> _Set of tasks_:
a) Answer these questions using the car accident account:
(i) How many lanes of traffic did the car skid across?
(ii) How many times did the car hit the center divider?
(iii) Which arm was swelling after the crash?
b) Copy the passage of the car accident account that begins with the words containing "Pissed off: My" and ends with "to kill us!".

> _Selected excerpt_:
If you can taste it, smell it, touch it, and feel it, you can write about it and include every tactile sense that sucks in the reader. And you should be your story to some extent because it’s the emotional bridge to sucking your reader in with your realism.
So to that end, if anyone is writing about a major car accident, I can attest that all the things they talk about are true. It’s ten times worse if you’re the one driving. I can see every horrific spin and turn of our car as it screeched its way through three lanes of traffic toward the center divider. It’s amazing the emotions that flash through the brain in a matter of seconds – which feels like centuries.
Pissed off: My brain flashed at the indignity of being shoved out of my own lane, screaming a mental WTF, asshat? I remember honking desperately so he’d get back in his lane. He kept right on coming, like we were invisible.
Anger: how the fuck could he do this to us? Wake up! You’re about to kill us!
Blame: what the hell was I thinking? I’d been watching this idiot weave in and out of his lane for several miles, so why did I try to pass him in the middle lane? Why didn’t I move over to the slow lane? I over-correctied as we careened into the slow lane to avoid the car. I never remember a blowout, but I do remember thinking that I shouldn’t be losing control, so what the hell is happening?
Resolution: The most terrifying part of the accident. I knew I couldn’t get the car back under control, and that death or injury is just milliseconds away. I was powerless to fix it, so I turned the steering wheel into the spin and looked at my precious hubby and told him I’m so sorry.
Bracing for impact: I remember skidding across three lanes of traffic sideways, hitting the divider the first time, doing a 360 spin to hit it a second and final time, all while praying this wouldn’t hurt too much. As we spun, I never felt more fully entrenched in this body, this life. A corner of my brain flashed out a text message to the Cosmic Muffin; “not yet, dude. You’re gonna have to wait for us.”
Disbelief: I don’t remember the airbags exploding, but I do remember the surreality of it all. These things happen to others; not us. The Hubby was out of the car in seconds after making sure I was ok. I took my time and sat behind an exploded airbag to assess just how badly I might be hurt. Side of face numb. That could be good or bad. Right arm swelling gloriously. It’s on the muscle, that’s ok. I wiggled my feet and legs; no pain. This is good. Good holy god, I think we’re ok. Our car – bless its strong little soul – wasn’t so lucky. We’ll never see it again. It did its job and kept us alive.
We’re a statistic: How many times have we made this trip across the desert and seen the usual accident on the road, which creates a massive road jam? I felt like telling all those drivers how sorry I was to be adding extra time to their trips back home. Stupid worry in retrospect, but my brain was on autopilot, recording every scene and thought.
Aftermath: The hardest part of any major accident. You play the scene over and over in your head, trying to see if there is anyting you could have done differently. Doubt. Questioning whether you’re fit to breathe air. Abject fear that you could have killed the most precious person in your life.
Grateful: Oddly enough, I’m not there yet. It just happened yesterday, so maybe I need more time. Since I was driving, I haven’t granted myself any gifts of “gee, it could have been worse.” Sure, I know this cerebrally, but I’m still pointing a finger at my attendance at the disaster. I should be grateful that the only injuries we have will heal in a couple weeks, but I’m still too mortified this happened at all.

> _Listed records_:
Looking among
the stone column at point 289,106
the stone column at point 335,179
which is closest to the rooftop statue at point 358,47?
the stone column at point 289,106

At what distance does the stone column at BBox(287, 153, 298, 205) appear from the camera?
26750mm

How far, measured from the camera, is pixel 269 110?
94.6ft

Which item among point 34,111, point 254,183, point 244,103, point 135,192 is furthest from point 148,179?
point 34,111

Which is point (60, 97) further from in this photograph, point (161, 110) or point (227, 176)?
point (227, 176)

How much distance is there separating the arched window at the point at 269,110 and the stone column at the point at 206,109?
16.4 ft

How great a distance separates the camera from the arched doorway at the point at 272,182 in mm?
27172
==
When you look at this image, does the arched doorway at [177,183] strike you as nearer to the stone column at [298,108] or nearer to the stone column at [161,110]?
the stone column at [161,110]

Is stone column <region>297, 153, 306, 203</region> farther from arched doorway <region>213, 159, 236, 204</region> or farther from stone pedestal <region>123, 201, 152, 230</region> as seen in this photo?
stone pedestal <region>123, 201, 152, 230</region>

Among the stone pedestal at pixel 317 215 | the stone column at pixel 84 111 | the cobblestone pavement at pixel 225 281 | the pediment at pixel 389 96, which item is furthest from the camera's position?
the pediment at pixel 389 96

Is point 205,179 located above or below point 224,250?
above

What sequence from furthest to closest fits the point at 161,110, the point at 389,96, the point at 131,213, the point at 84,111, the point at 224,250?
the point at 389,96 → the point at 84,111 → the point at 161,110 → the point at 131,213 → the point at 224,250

> _The solutions_:
a)
(i) Three.
(ii) Twice.
(iii) The right arm.

b)
Pissed off: My brain flashed at the indignity of being shoved out of my own lane, screaming a mental WTF, asshat? I remember honking desperately so he’d get back in his lane. He kept right on coming, like we were invisible.
Anger: how the fuck could he do this to us? Wake up! You’re about to kill us!